First is the total effect (or marginal effect), which represents the regression of math achievement on locus-of-control pooling over all students and classrooms. This total effect actually represents a weighted composite of the within-group and between-group components of the relation. While it is perfectly fine to estimate and interpret total effects from the standpoint of prediction (e.g., pooling over students and classrooms, a 1-unit change in the predictor leads to a so-many-points change in the outcome), it is much more difficult to draw theoretically meaningful conclusions from these effects, as the location of the effect is ambiguous – the total effect is a mish mosh of the within- and between-group effects. For this reason, when working with multilevel data, it is often preferable to estimate and interpret the within- and between-group effects directly instead.

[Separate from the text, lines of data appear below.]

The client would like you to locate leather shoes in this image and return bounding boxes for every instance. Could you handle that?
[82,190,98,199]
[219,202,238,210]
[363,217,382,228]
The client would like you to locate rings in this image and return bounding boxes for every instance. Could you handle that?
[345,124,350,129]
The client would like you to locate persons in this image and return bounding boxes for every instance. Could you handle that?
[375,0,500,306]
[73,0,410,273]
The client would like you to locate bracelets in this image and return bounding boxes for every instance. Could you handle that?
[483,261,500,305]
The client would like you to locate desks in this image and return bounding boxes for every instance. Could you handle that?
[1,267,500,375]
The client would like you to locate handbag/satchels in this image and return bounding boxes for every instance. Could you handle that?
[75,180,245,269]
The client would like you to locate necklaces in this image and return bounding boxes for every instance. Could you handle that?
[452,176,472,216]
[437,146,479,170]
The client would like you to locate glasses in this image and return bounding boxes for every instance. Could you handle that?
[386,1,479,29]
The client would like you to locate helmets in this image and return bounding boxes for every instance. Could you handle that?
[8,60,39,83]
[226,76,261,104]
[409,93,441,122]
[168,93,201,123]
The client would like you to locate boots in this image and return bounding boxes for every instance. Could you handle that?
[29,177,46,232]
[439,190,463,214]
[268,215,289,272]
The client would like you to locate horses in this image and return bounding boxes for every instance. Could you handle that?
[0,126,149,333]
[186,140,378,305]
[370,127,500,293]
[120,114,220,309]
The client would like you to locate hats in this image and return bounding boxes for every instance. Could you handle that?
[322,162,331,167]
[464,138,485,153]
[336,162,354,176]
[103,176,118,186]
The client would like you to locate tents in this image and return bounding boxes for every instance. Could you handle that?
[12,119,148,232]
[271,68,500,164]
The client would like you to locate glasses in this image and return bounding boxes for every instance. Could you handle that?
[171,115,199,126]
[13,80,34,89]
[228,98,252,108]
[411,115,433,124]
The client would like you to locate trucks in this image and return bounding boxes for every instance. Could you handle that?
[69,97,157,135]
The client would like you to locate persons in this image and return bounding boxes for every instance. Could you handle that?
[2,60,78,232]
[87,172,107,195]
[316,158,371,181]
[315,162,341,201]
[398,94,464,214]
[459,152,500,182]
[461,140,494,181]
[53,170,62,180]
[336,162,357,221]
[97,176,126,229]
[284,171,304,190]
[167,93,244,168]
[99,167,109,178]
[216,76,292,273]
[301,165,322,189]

The within-group effect is the relation between student locus-of-control within a given classroom; this evaluates whether, on average, students who are higher (or lower) on control with respect to the other students in their class tend to score higher (or lower) on the math assessment. One way to think about this effect is to imagine that you had only sampled students from a single classroom, say Class A. If you ran a simple regression analysis on the data, you would obtain an effect that tells you about how differences in locus of control are predictive of differences in math scores for students in Class A. You might assume that there’s nothing particularly special about this class and you would have observed the same effect had you sampled from Class B, or Class C, etc. With the multilevel data, we can leverage the data from all of the classrooms in our sample to estimate this common within-group effect with greater precision (and, if we don’t want to assume the within-group effect is the same in each classroom, we can allow for that too, but that’s a story for another day). The within-group effect continues to tell us, within a given group, how do differences in the predictor relate to differences in the outcome?

In contrast, the between-group effect is the relation between the classroom mean of student locus-of-control and math achievement; this evaluates whether, on average, classes categorized by higher (or lower) control tend to score higher (or lower) on math achievement. Here, we can imagine that instead of collecting the individual data, we were only provided with summary data for each classroom. Again, we could run a simple regression on this data, obtaining an estimate of how differences in the average value of locus of control between classrooms relate to differences in average value of math. With access to the individual, student-level data, we can estimate this effect more optimally (accounting for differences in classroom sizes, for instance), but the interpretation remains the same. If we were to compare two classrooms that differed by 1 unit in their average locus of control values, we would expect the students within these classrooms to differ in their average math scores by the magnitude of the between-group effect.

It is often quite important (if not required) to properly disaggregate the total effect into the within-group component and the between-group component within an MLM, and centering the predictors allows us to accomplish this. To see this, let’s consider a very simple one-predictor MLM for students nested within classrooms in which our predictor is locus-of-control and our outcome is math achievement.

Broadly, centering refers to the process of subtracting the mean from a variable (usually a predictor). Unlike in ordinary regression, centering becomes complicated with multilevel data because there are two possible means around which lower-level predictors can be centered. The first is the grand mean that represents the mean of the predictor pooling over all observations and all groups. The second is the group mean that represents the mean of the predictor within the group to which the observations belong.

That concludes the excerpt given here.